DOCUMENT PASSAGE:
The paper's core move is to replace the single fidelity number with a classical function of the entire bit-string histogram from the same circuit. They call this the Hamming quantum kernel and test it on MNIST plus synthetic quantum data from 2 to 27 qubits. In the reported runs it beats the fidelity kernel once the system hits 15 qubits and also beats a classical Gaussian kernel on the quantum-generated data. That is the concrete result: same quantum resources, different classical post-processing, better scaling in simulation.

The approach is straightforward and does not claim new quantum hardware. The simulations reach 27 qubits, which is larger than most fidelity-kernel papers manage before concentration kills performance. If the numbers hold up with proper error bars and preprocessing details, the construction is worth knowing about for anyone trying to push quantum kernels past small systems.

The obvious gap is positive semi-definiteness. Fidelity kernels inherit it from the inner-product definition; nothing in the abstract shows the Hamming version is guaranteed to produce a PSD Gram matrix. If any reported kernel matrix has negative eigenvalues, the SVM quadratic program is no longer convex and the accuracy figures rest on an ill-posed solver. The abstract is also silent on exact kernel formula, hyperparameter search, data preprocessing, and statistical significance. Those are fixable but they matter for the claim.

This is for people already working on quantum kernel methods who want a concrete alternative to fidelity. It is not yet a finished result, but the scaling observation is real enough that a serious referee should see the full manuscript and check the PSD issue directly. I would send it to review.

Referee Report

2 major / 2 minor

Summary. The paper introduces the Hamming quantum kernel as a classical post-processing of the full measurement statistics from the same quantum circuits used for the fidelity quantum kernel. It claims this avoids exponential concentration, enabling scalable SVM classification. Simulations on MNIST (classical data) and synthetic quantum-generated data for 2–27 qubits show the Hamming kernel outperforming the fidelity kernel for ≥15 qubits and the classical Gaussian kernel on quantum data, without additional quantum resources.

Significance. If the Hamming kernel is positive semi-definite and the performance gains hold under rigorous controls, the result would be significant for quantum machine learning: it offers a route to larger-scale quantum kernels using only existing measurement data and classical post-processing, directly addressing a known barrier (exponential concentration) in fidelity-based approaches.

major comments (2)

[kernel definition section] Definition of Hamming quantum kernel (likely §3 or equivalent): no algebraic proof or explicit feature-map construction is provided to establish that the kernel is positive semi-definite. The fidelity kernel is PSD by construction as an inner product; the Hamming version applies classical post-processing (Hamming-distance or distribution functions) to the same bit strings. Without a demonstration that the resulting Gram matrix has non-negative eigenvalues for arbitrary inputs, the SVM quadratic program is not guaranteed to be convex, undermining the reported classification accuracies.
[experimental evaluation] Experimental evaluation (§4–5, Tables/Figures on MNIST and synthetic data): the abstract and reported results omit error bars, exact hyperparameter grids, data-preprocessing steps, and the precise functional form of the Hamming kernel (e.g., whether it is a normalized inner product of empirical distributions). These omissions make it impossible to assess whether the claimed outperformance for ≥15 qubits is statistically robust or sensitive to implementation choices.

RECORDED INFORMATION:
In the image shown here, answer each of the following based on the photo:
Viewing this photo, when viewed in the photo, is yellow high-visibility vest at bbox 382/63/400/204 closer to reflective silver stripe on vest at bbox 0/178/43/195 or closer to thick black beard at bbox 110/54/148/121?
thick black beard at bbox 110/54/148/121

OBJECTIVES:
1. In the review of the Hamming quantum kernel paper, at what number of qubits does the Hamming kernel begin to outperform the fidelity kernel?
2. Extend the review of the Hamming quantum kernel paper, picking up after its last sentence.

RESULTS FOR THE EXERCISE:
1. At 15 qubits.

2.
minor comments (2)

[abstract] The abstract states performance claims without referencing the number of shots, circuit depth, or train/test splits; these details belong in the main text or a methods subsection for reproducibility.
[kernel definition] Notation for the Hamming kernel should be introduced with an explicit equation (e.g., K_H(x,y) = f({p_i}, {q_i})) rather than descriptive text only.

Simulated Author's Rebuttal

2 responses · 0 unresolved

We thank the referee for their thoughtful review and for highlighting important points regarding the positive semi-definiteness of the Hamming kernel and the completeness of our experimental reporting. We address each major comment below and will incorporate clarifications and additions in the revised manuscript.

read point-by-point responses

Referee: [kernel definition section] Definition of Hamming quantum kernel (likely §3 or equivalent): no algebraic proof or explicit feature-map construction is provided to establish that the kernel is positive semi-definite. The fidelity kernel is PSD by construction as an inner product; the Hamming version applies classical post-processing (Hamming-distance or distribution functions) to the same bit strings. Without a demonstration that the resulting Gram matrix has non-negative eigenvalues for arbitrary inputs, the SVM quadratic program is not guaranteed to be convex, undermining the reported classification accuracies.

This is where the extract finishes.